The plan for the “removal” of the old menus admin screen is as follows:
- Immediately and officially “deprecate” it: wind down any ongoing development efforts and focus all new administration-focused Menus component work on the new UI in the Customizer. Update trac tickets accordingly, and add a “Manage in Customize” link to the existing screen. Any existing tickets proposing enhancements or new features for menu administration would be required to be adapted to the Customizer version, with the (discouraged) option of also making changes to the old screen.
- Point the “Menus” link in the admin bar to Menus in the Customizer in 4.3. Remove that menu from the admin bar in 4.4 in favor of a top-level Customize link, and put something more useful in its place (as all of its core links will point to the Customizer now).

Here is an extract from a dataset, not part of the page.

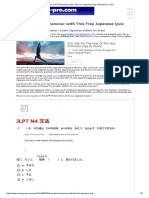 Learn JLPT N4 Grammar With This Free Japanese Quiz _ Nihongo-Pro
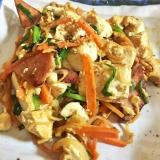 タンパク質補給!豆腐の味噌チャンプル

- Retain the admin screen codebase, along with existing links to it throughout the admin.
- In WordPress 4.5 or 4.6, remove all core links (including admin menu) to the Menus admin screen, or point them to the Customizer. This would likely coincide with a similar change for Widgets and Themes to use the Customizer versions exclusively, once full feature-parity is achieved with the Customizer versions of the other features (Menus has it now). At this point the admin screen would be accessible only by plugin-added links or for users who cannot access the Customizer (no-js, IE7, IE8&9 with domain mapping, a very small percentage of users overall).

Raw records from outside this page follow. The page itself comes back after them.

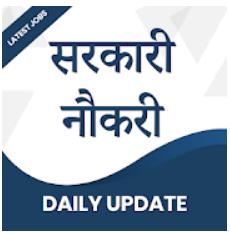 Employment Office Gandhinagar Rozgaar Bharti Mela (05-02-2020)
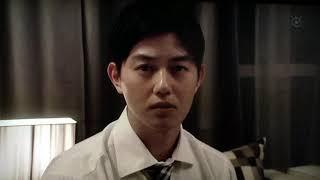 明日の約束のドラマ内での工藤阿須加さんのプロポーズシーン的なやつで...
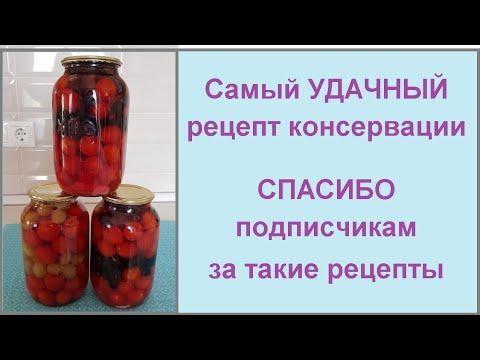 Сладкие маринованные помидоры на зиму - необычный но УДАЧНЫЙ рецепт консервации// Деревенская еда
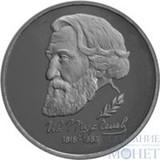 """1 рубль, 1993 г., """"175-летие со дня рождения И.С. Тургенева"""", АЦ"""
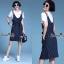 Lady Ribbon Online เสื้อผ้าออนไลน์ขายส่ง Normal Ally เสื้อผ้า NA01180816 &#x1F389Normal Ally Present Thom Browne style T-shirt and bib skirt&#x1F389 thumbnail 1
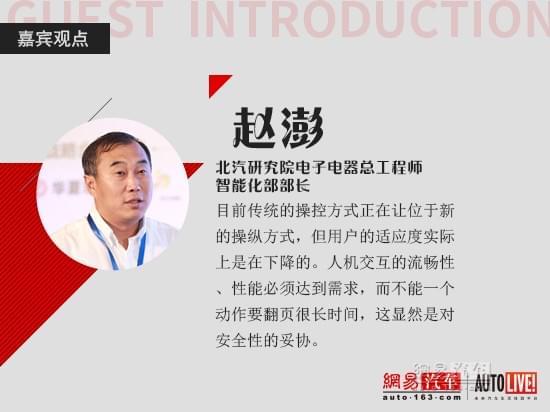 北汽赵澎:新的操控方式实际让用户体验下降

- The admin screen and related code would likely not be removed entirely from core in the foreseeable future, and critical bugs or security issues would still be addressed. New feature development and enhancements would be restricted to the Customizer version.
The above plan is fairly aggressive, to eliminate any ambiguity about future plans and intentions and to avoid the potential for mass trac ticket Created for both bug reports and feature development on the bug tracker. rot. The fact that the Menus component has no maintainers and has not received significant attention since the 3.6 release indicates that there is a general lack of developer interest in dealing with the mess that the current system is. I am willing to step up as a component maintainer for Menus if the above plan is implemented.
Ongoing Work
We have a few issues left that work working on. Notably, @westonruter has proposed refactoring the way menu item settings are handled, along with menu creation and deleted, and has begun work there, but wouldn’t finish until after a core merge due to time constraints and integration with core code. @adamsilverstein is working on improving drag & drop to work with sub menus. There are also several minor issues remaining on GitHub, which would either be handled in the next couplle days or after merge (many issues have been punted to after a potential merge already).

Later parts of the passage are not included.